Activation Functions

Activation Functions (Non-Linearity)

Activation functions introduce non-linearity, allowing networks to learn complex patterns.

ReLU (Rectified Linear Unit) — Most Popular

f(z) = max(0, z)

Advantages:

• Computationally efficient
• Works great in practice
• Sparse activation (many zeros)

Disadvantage:

• Dead neurons (if w, b cause z < 0 always, neuron stops learning)

Sigmoid — Classic but Outdated

f(z) = 1 / (1 + e^(-z))

Output range: (0, 1)

Why it was used:

• Smooth, differentiable
• Output interpretable as probability

Why we moved away:

• Vanishing gradients (near 0 or 1, gradient ≈ 0, hard to learn)
• Slower than ReLU

Tanh — Improved Sigmoid

f(z) = (e^z - e^(-z)) / (e^z + e^(-z))

Output range: (-1, 1)

Better than Sigmoid but still slower than ReLU.

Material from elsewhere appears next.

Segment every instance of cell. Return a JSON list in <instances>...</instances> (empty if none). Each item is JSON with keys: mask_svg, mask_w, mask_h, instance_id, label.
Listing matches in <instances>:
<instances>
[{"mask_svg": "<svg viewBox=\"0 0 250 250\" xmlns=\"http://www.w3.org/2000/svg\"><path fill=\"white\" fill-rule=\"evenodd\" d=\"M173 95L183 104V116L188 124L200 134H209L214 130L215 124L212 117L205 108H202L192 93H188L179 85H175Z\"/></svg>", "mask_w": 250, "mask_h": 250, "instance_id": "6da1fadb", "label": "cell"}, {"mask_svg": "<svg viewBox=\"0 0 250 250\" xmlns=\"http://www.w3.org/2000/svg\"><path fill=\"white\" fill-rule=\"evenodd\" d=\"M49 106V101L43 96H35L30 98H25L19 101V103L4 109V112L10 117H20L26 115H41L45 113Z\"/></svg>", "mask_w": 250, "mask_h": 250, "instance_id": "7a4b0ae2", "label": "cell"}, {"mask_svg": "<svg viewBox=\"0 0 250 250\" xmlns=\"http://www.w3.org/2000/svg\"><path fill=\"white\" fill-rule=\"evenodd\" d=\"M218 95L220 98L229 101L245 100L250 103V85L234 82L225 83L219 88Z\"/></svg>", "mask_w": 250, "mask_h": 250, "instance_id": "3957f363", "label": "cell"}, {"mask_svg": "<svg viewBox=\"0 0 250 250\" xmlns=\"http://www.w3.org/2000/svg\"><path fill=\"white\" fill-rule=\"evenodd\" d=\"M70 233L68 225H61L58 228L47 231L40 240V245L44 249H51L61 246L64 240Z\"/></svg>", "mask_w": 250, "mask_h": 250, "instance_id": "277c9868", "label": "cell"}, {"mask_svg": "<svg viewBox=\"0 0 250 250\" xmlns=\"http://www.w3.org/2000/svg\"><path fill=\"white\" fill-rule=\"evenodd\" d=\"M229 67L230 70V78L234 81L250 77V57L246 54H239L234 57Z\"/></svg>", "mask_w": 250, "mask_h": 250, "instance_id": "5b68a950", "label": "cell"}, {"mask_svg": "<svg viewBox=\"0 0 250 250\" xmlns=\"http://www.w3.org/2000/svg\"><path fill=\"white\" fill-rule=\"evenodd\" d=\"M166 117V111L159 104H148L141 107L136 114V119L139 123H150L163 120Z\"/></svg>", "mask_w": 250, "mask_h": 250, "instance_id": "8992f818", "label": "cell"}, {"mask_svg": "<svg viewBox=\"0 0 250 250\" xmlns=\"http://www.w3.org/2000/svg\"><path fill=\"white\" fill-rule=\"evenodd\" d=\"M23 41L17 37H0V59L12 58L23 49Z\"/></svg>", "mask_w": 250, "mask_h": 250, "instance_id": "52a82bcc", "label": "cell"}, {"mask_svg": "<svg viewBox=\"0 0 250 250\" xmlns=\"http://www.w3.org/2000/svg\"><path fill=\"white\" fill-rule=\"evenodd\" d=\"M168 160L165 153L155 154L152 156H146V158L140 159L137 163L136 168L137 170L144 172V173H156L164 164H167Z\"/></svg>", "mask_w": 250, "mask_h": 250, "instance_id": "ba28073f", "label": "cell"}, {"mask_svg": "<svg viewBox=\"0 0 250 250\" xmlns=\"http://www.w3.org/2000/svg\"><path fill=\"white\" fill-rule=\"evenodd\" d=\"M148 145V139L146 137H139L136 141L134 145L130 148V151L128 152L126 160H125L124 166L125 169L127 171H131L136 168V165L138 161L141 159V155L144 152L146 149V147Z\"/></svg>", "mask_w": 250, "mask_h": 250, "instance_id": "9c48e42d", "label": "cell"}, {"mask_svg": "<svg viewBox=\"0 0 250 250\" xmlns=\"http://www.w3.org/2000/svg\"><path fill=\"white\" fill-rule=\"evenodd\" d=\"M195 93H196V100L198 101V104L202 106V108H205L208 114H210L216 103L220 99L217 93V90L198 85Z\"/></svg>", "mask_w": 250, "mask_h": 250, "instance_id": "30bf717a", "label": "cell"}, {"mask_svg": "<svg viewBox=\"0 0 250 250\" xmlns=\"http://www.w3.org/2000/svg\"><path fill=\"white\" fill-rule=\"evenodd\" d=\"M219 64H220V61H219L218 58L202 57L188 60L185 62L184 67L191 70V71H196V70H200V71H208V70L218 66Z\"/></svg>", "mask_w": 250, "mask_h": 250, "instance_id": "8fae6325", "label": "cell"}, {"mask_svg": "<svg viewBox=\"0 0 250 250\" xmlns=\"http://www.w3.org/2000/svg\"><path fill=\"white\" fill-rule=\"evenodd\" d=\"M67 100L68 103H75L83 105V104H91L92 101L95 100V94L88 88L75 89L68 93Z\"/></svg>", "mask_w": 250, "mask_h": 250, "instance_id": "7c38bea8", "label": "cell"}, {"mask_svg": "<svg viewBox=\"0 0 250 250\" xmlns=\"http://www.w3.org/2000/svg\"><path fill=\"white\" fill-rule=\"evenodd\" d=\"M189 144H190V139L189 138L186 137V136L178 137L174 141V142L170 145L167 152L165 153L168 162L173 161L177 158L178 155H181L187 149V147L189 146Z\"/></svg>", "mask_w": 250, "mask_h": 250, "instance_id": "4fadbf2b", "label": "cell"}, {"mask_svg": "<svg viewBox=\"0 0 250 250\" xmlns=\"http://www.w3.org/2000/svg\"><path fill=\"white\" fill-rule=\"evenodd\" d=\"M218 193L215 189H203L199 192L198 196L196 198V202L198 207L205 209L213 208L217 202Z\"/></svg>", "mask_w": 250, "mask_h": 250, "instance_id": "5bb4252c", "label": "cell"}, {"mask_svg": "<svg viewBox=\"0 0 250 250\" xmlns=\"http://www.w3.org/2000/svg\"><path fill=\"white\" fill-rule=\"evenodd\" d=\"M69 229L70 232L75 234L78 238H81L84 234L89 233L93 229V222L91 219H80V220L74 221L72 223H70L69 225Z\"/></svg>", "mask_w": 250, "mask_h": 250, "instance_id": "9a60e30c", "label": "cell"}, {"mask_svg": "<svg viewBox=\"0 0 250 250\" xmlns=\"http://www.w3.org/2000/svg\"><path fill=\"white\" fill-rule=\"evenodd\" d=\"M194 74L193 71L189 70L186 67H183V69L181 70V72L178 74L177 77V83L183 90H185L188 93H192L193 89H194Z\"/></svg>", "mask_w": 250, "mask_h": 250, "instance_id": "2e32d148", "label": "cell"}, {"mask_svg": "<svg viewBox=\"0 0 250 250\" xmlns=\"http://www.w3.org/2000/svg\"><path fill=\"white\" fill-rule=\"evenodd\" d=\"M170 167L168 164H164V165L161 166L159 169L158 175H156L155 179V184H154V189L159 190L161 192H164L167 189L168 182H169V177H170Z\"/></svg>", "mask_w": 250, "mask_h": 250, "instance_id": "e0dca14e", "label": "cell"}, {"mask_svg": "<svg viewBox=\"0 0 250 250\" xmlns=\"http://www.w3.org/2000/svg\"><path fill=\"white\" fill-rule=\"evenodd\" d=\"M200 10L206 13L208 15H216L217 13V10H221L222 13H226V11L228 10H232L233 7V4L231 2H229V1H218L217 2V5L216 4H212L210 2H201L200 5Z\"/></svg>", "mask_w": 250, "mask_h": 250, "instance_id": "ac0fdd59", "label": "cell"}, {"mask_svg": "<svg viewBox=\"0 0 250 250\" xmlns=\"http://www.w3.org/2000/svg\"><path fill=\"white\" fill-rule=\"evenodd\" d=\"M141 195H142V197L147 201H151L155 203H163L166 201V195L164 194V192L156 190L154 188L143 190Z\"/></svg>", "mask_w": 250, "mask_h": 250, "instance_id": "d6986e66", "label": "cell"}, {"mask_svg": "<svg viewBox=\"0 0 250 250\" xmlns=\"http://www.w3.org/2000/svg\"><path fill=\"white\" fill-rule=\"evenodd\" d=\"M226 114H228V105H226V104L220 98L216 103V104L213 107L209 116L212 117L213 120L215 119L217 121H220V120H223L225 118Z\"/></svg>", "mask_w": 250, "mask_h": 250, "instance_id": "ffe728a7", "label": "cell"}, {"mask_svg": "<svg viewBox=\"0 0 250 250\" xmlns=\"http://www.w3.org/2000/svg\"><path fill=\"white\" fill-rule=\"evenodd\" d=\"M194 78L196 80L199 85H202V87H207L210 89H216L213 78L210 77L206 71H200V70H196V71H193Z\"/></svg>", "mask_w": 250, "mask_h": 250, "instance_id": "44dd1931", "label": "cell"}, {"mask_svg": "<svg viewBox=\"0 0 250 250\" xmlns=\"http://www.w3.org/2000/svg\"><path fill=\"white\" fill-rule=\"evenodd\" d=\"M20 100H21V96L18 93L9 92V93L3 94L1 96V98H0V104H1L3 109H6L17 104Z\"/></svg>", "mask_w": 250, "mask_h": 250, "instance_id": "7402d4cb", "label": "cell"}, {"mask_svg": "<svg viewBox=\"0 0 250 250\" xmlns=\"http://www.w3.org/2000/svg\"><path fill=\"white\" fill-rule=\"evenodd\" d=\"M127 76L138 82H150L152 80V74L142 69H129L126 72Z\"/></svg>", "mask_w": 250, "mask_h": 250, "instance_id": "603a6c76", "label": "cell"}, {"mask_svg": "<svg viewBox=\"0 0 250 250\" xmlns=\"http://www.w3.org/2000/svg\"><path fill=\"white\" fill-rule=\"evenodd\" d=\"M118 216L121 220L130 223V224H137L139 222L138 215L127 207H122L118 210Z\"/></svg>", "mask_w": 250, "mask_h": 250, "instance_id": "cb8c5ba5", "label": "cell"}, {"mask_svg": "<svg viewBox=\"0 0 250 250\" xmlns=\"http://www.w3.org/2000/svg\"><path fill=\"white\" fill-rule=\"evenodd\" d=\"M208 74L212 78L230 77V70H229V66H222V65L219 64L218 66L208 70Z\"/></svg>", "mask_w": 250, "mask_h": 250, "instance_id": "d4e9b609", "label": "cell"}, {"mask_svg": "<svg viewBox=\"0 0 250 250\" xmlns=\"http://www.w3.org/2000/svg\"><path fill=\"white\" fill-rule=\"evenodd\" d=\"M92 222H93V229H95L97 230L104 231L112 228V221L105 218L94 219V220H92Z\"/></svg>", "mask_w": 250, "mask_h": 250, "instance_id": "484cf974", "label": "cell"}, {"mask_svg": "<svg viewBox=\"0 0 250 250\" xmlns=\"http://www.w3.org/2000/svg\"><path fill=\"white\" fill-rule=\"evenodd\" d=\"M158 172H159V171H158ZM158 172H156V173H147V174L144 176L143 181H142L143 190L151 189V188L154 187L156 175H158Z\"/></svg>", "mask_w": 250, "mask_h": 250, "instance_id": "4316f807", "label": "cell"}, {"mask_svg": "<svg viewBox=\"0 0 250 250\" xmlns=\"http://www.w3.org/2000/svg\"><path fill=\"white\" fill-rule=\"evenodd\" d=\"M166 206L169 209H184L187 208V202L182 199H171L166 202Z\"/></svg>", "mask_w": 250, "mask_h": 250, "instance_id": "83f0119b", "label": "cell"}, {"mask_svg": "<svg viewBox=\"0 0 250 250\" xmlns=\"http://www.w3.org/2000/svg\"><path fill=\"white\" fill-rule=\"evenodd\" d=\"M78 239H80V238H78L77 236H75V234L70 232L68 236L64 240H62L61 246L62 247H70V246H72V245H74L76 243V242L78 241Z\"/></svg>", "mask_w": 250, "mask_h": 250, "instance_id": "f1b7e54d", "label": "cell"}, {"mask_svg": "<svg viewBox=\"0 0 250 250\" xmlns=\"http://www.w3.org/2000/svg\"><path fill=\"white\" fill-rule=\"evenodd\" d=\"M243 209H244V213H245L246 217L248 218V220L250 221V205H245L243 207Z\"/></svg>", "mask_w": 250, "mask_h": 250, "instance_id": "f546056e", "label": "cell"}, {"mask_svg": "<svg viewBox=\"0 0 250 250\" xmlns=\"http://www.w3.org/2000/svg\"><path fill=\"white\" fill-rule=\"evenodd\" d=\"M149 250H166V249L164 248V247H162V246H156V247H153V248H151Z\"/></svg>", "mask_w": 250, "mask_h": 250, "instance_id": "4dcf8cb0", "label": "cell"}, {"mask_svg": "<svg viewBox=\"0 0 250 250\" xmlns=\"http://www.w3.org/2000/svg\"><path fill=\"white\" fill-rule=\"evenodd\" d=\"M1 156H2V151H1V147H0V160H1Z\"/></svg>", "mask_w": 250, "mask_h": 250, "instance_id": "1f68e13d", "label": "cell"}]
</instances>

Softmax — Multi-class Classification

f(zᵢ) = e^(zᵢ) / Σⱼ e^(zⱼ)

Converts raw scores to probabilities (sum to 1).

Example:

• Raw output: [2.0, 1.0, 0.1]
• After softmax: [0.7, 0.2, 0.1] ← probabilities!

When to Use

Modern best practice: Use ReLU in hidden layers, specific activation for output.